Im April 1979 legte die FDA die spezifischen Fragen fest, die vom PBOI behandelt werden sollten. Die FDA beschränkte den Umfang des PBOI auf (Federal Register 1981):
- Ob die Einnahme von Aspartam allein oder zusammen mit Glutamat ein Risiko birgt, zu geistiger Behinderung, Hirnschäden oder unerwünschten Auswirkungen auf neuroendokrine Regulationssysteme beizutragen.
- Ob die Einnahme von Aspartam Hirntumore (Neoplasien) bei Ratten hervorrufen kann.

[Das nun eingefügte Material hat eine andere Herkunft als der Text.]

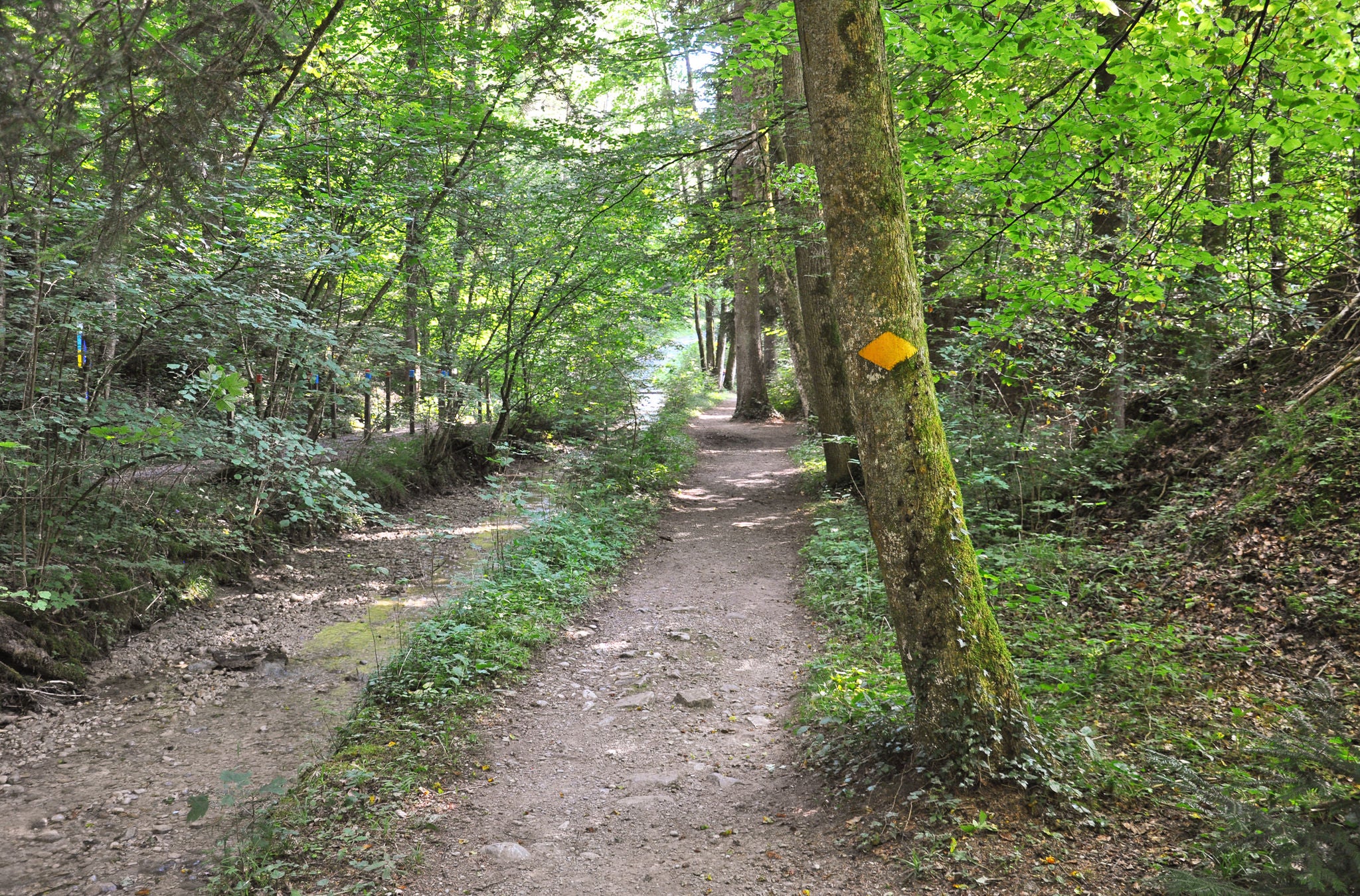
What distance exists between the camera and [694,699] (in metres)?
5.57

- Basierend auf der Beantwortung der obigen Fragen.
(i) Sollte Aspartam zur Verwendung in Lebensmitteln zugelassen werden, oder sollte stattdessen die Zulassung von Aspartam zurückgezogen werden?

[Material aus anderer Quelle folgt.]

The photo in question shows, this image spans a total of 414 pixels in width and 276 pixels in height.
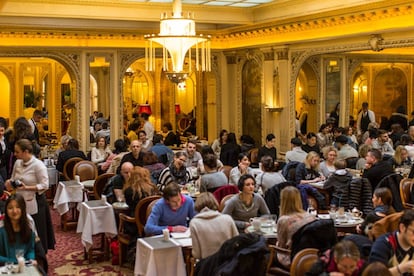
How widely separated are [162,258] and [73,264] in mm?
2600

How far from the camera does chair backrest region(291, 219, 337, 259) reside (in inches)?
227

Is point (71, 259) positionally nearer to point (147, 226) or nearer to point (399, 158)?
point (147, 226)

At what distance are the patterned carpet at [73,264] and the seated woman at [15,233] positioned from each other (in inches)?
91.4

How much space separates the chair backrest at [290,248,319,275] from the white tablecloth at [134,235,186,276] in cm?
143

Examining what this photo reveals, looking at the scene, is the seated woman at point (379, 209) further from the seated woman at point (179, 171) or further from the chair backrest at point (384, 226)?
the seated woman at point (179, 171)

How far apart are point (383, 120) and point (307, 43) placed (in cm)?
790

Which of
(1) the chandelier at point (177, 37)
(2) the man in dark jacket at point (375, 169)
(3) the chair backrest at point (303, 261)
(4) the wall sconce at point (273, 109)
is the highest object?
(1) the chandelier at point (177, 37)

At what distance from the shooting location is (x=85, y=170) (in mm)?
11125

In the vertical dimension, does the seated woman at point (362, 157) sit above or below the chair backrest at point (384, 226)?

(ii) Wenn Aspartam zur Verwendung in Lebensmitteln zugelassen wird, d.h. wenn seine Zulassung nicht zurückgezogen wird, welche Verwendungsbedingungen und Kennzeichnungs- und Etikettenangaben sollten gegebenenfalls erforderlich sein?
Dr. John Olney, G.D. Searle und das FDA-Büro für Lebensmittel durften Wissenschaftler für das dreiköpfige PBOI-Gremium nominieren (Farber 1989, Seite 34, Federal Register 1981, Seite 38286).

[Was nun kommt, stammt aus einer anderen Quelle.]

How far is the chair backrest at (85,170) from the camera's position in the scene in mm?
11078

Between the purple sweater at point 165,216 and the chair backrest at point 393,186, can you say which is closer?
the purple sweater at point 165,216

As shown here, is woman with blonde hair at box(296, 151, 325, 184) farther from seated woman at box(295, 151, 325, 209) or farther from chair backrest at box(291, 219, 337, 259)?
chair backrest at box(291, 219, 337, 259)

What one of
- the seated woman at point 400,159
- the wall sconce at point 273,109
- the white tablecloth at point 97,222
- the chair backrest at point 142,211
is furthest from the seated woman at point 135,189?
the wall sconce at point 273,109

Es ist wichtig zu beachten, dass der Umfang der Überprüfung angesichts all der verschiedenen unerwünschten Reaktionen, die der FDA gemeldet wurden, sehr begrenzt war. Der PBOI untersagte auch jegliche Diskussion über die Gültigkeit der Vorzulassungsversuche, da er der Aussage bestimmter FDA-Beamter zustimmte, dass diese Experimente „validiert“ worden waren. Schließlich wurde dem PBOI gesagt, Aspartam nicht in Getränken, sondern nur in Trockenwaren zu berücksichtigen.
Im Juni 1979 wählte der amtierende FDA-Kommissar Sherwin Gardner den dreiköpfigen öffentlichen Untersuchungsausschuss aus. Die Ausschussmitglieder waren Peter J. Lampert, M.D., Professor und Vorsitzender der Abteilung für Pathologie an der University of California (San Diego), Vernon R. Young, Ph.D., Professor für Ernährungsbiochemie am M.I.T., und Walle Nauta, M.D., Ph.D., Institutsprofessor an der Abteilung für Psychologie und Hirnforschung.